Vervolgens heeft een getuige gezien dat verdachte niet meer naar het slachtoffer omkijkt en wegrent van de plaats van het ongeval (feit 3). De overtreding van de verkeersregels door verdachte, met name het rijden over het smalle voetpad, maakte dat voetgangers moesten wegspringen om niet door verdachte geraakt te worden (feit 5).
Zaak B:
Ook ten aanzien van de in zaak B ten laste gelegde feiten stelt de officier van justitie zich op het standpunt dat deze bewezen kunnen worden verklaard.
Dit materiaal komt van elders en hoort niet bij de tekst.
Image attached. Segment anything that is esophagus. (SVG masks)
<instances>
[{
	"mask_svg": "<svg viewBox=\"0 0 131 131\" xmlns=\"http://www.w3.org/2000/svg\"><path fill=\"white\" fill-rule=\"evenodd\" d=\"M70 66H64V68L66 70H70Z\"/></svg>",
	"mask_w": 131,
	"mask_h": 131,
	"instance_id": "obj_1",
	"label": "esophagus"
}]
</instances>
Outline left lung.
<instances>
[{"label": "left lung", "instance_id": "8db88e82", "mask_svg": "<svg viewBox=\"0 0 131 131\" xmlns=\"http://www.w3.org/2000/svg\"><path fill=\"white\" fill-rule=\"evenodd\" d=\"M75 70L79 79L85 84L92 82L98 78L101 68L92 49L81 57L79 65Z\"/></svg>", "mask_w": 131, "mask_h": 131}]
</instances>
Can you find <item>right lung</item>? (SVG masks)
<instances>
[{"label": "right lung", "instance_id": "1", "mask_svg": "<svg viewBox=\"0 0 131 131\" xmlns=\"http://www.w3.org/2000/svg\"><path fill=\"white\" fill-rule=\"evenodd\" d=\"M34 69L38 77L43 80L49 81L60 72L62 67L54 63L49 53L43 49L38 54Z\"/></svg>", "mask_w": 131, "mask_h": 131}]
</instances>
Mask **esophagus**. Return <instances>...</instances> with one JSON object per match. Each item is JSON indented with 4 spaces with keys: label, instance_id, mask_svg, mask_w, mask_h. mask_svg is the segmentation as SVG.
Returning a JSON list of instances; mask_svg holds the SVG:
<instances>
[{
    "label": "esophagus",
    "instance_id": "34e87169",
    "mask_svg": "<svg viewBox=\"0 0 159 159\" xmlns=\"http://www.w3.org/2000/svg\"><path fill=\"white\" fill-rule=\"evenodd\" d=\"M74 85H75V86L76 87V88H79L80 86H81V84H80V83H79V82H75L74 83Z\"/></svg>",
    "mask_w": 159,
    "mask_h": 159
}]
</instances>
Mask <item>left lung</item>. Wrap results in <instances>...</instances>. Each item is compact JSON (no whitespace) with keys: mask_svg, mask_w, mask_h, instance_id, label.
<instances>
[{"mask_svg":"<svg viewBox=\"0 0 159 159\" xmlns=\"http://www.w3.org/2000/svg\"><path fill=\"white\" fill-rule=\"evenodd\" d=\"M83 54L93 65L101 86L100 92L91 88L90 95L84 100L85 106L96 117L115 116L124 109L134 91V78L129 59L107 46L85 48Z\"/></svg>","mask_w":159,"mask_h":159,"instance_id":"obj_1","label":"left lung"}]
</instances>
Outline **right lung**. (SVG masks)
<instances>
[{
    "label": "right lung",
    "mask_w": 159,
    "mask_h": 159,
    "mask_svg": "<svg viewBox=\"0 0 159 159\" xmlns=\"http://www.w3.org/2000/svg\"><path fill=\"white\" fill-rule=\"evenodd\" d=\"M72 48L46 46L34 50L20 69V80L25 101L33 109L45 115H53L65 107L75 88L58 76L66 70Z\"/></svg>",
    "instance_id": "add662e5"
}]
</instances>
Wat betreft feit 1 heeft verdachte aanvankelijk gezegd dat het zou kunnen dat hij tegen aangeefster heeft gezegd dat hij op de woning zou schieten. Feit 2 heeft verdachte bekend. Ten aanzien van feit 3 blijkt uit Whatsapp-gesprekken duidelijk dat er sprake is van het slaan van aangeefster. Als aangeefster in een gesprek zegt: “ik laat me niet meer meppen” reageert verdachte ook helemaal niet.
Standpunt van de verdediging
Zaak A:
De raadsvrouw heeft vrijspraak van het onder feit 1 primair en subsidiair ten laste gelegde bepleit. Er is onvoldoende bewijs waaruit volgt dat verdachte opzettelijk richting het slachtoffer zou hebben gestuurd waardoor deze ten val is gekomen. Dit volgt alleen, en bovendien pas in tweede instantie, uit de verklaring van verbalisant [naam] . Uit het verkeersongevallenanalyse (VOA) rapport blijkt dat er geen contactsporen zijn waaruit kan worden afgeleid dat de motoren van verdachte en verbalisant [slachtoffer 1] elkaar geraakt hebben. De verklaring van verbalisant [naam] dat [slachtoffer 1] rechts naast verdachte reed zijn bovendien in tegenspraak met de bevindingen uit de VOA. Uit de VOA valt uit sporen op het wegdek af te leiden dat [slachtoffer 1] juist links van verdachte reed.
Ook dient volgens de raadsvrouw vrijspraak van de overige ten laste gelegde feiten te volgen wegens gebrek aan wettig en overtuigend bewijs
.
Ten aanzien van de onder feit 2 en feit 5 tenlastegelegde overtredingen van respectievelijk artikel 6 en 5a van de Wegenverkeerswet 1994 (WVW) voert zij daartoe het volgende aan. Weliswaar kan worden vastgesteld dat verdachte te hard heeft gereden en ook een stuk over het trottoir/fietspad heeft gereden, maar niet dat [slachtoffer 1] door het rijgedrag van verdachte ten val is gekomen omdat verdachte en [slachtoffer 1] elkaar zouden hebben geraakt of omdat verdachte tegen [slachtoffer 1] zou zijn aangereden.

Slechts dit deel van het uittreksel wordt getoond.